TEXTO DADO =>
╔══
No evento no TCA patrocinado pelo grupo
petroquímico Braskem, BHL se propôs a falar sobre "o papel dos intelectuais" nos
dias correntes, a partir de sua visão de mundo. Esta é nada isenta e contém um
ranço de uma pretensa superioridade qualitativa. Parte do pressuposto de que a
França, ainda hoje, seria o celeiro das luzes – o que, na verdade, os fatos
históricos desmentem. Desde pelo menos os anos 1970 a França perdeu o bonde da
história, com o seu reacionarismo anti-americano e anti-inglês que a fez um dos
últimos países modernos a aderir, por exemplo, à Internet, somente o fazendo
depois de 2002 (sic!).

Para ele nenhum intelectual seria realmente sério
se em seu trabalho não considerar "4 eventos" que BHL considera fundantes.
Passou então a numerá-los, um a um, sem qualquer objetividade – como recomenda o
palavrório do intelectual francês. O maior desses eventos seria, coitados de
nós, o nazismo. Lévy quer nos asseverar que não seria possível pensar
intelectualmente sem entender o genocídio judeu como pilar central no
entendimento da humanidade ontem, hoje e sempre.

O segundo, aquilo que genericamente denominou
"Maio de 68". A partir das manifestações de rua de sua Paris, o filósofo francês
tentou nos ensinar que teria nascido "um anti-totalitarismo radical e de
esquerda" que influenciou o mundo moderno. A "revolução cambojana" – pasmem! –
foi enumerada por ele como o terceiro maior evento para se pensar
intelectualmente. Nessa fase de sua conferência, então, fez digressões
absolutamente absurdas sobre um suposto homem novo cambojano que, evidentemente
estudando Lacan e Freud em Paris, embebido pela "lingüística estrutural",
retorna ao miserável Camboja para empreender aquilo que BHL denominou "a
primeira revolução realmente séria não da Ásia, mas de toda a humanidade". É
mole, santa?!

Já no anti-clímax de sua pregação, o filósofo
disse acreditar que o quarto evento a ser considerado é a tendência
contemporânea, segundo ele, de se estabelecer na atualidade uma visão clínica
para os problemas sociais. Estaria então instalada a ditadura "da cura". Na qual
a política seria substituída por proposições medicinais ou
religiosas.

Ele, revelando uma tendência à quadratura,
ressaltou ainda mais "4 eventos menores" que influenciariam a atividade
intelectual – ao menos a dele: a guerra da Bósnia, as "guerras esquecidas" em
andamento na África ou na Ásia, o confronto com o que ele chamou de "mau Islã",
e a batalha em defesa da universalidade da democracia a partir dos seus
fundamentos eurocêntricos.
╚══
SUA TAREFA => Copie, sem qualquer alteração, o trecho do texto sobre a conferência de BHL que vai de "No evento no" até "BHL considera fundantes.".

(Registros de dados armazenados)
╔══
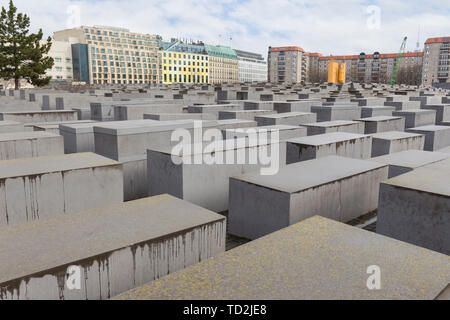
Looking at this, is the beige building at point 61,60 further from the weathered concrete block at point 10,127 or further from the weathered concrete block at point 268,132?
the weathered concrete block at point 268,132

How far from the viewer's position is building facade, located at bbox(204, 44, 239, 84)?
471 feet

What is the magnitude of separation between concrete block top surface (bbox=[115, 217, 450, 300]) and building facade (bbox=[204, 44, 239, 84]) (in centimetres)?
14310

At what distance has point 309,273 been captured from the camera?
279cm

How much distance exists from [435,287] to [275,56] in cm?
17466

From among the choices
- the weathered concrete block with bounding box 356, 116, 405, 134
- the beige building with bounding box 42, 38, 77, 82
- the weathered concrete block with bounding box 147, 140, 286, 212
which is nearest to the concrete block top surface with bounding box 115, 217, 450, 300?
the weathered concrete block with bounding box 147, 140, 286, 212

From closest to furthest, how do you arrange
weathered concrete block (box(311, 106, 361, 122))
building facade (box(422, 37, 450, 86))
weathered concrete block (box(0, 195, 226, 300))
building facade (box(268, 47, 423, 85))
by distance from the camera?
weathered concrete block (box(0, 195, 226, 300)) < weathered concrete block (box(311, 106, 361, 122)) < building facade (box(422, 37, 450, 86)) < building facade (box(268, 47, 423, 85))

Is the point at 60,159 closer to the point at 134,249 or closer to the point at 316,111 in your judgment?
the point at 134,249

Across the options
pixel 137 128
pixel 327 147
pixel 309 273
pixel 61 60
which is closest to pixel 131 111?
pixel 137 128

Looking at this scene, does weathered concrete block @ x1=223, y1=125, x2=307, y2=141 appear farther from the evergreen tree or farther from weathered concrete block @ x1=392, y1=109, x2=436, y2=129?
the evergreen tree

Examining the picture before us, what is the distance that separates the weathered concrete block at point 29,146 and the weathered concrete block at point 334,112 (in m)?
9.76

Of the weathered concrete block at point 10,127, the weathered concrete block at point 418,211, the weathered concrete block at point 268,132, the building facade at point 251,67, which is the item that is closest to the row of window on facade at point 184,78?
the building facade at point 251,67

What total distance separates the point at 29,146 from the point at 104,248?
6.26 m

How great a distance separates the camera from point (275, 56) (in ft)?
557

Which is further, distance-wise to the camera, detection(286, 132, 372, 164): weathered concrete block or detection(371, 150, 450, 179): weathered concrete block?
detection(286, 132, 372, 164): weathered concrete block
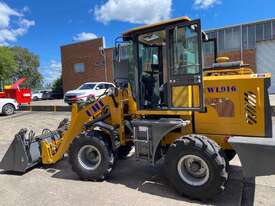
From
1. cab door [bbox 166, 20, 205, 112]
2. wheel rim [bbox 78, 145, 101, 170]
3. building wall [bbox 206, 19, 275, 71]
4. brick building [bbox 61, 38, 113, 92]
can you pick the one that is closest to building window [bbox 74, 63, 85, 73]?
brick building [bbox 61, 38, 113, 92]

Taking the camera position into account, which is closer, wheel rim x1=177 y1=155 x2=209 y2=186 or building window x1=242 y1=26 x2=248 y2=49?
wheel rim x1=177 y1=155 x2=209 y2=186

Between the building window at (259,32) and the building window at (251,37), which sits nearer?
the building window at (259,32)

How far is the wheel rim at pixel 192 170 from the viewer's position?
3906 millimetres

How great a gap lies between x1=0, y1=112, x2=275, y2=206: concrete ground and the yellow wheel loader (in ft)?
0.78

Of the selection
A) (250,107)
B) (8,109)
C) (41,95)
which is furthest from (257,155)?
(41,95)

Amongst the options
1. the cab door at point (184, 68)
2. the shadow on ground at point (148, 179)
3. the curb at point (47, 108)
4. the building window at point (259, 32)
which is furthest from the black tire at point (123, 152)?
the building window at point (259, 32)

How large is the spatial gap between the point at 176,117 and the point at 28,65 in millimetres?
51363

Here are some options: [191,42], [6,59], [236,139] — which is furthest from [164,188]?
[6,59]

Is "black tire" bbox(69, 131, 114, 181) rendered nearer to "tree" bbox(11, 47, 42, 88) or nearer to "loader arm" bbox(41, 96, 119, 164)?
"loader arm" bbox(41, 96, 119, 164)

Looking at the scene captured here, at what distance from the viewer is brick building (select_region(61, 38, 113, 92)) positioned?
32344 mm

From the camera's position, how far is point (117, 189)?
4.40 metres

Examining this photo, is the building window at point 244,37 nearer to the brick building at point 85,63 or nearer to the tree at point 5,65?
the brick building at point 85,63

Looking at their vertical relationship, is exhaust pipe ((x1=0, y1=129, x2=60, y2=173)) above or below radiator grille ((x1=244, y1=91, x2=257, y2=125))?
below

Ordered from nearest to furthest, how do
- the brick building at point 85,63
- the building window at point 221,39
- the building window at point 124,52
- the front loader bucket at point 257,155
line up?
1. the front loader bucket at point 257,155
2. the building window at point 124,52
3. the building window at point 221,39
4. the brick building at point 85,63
╚══
RESULTADO DO EXERCÍCIO =>
No evento no TCA patrocinado pelo grupo
petroquímico Braskem, BHL se propôs a falar sobre "o papel dos intelectuais" nos
dias correntes, a partir de sua visão de mundo. Esta é nada isenta e contém um
ranço de uma pretensa superioridade qualitativa. Parte do pressuposto de que a
França, ainda hoje, seria o celeiro das luzes – o que, na verdade, os fatos
históricos desmentem. Desde pelo menos os anos 1970 a França perdeu o bonde da
história, com o seu reacionarismo anti-americano e anti-inglês que a fez um dos
últimos países modernos a aderir, por exemplo, à Internet, somente o fazendo
depois de 2002 (sic!).

Para ele nenhum intelectual seria realmente sério
se em seu trabalho não considerar "4 eventos" que BHL considera fundantes.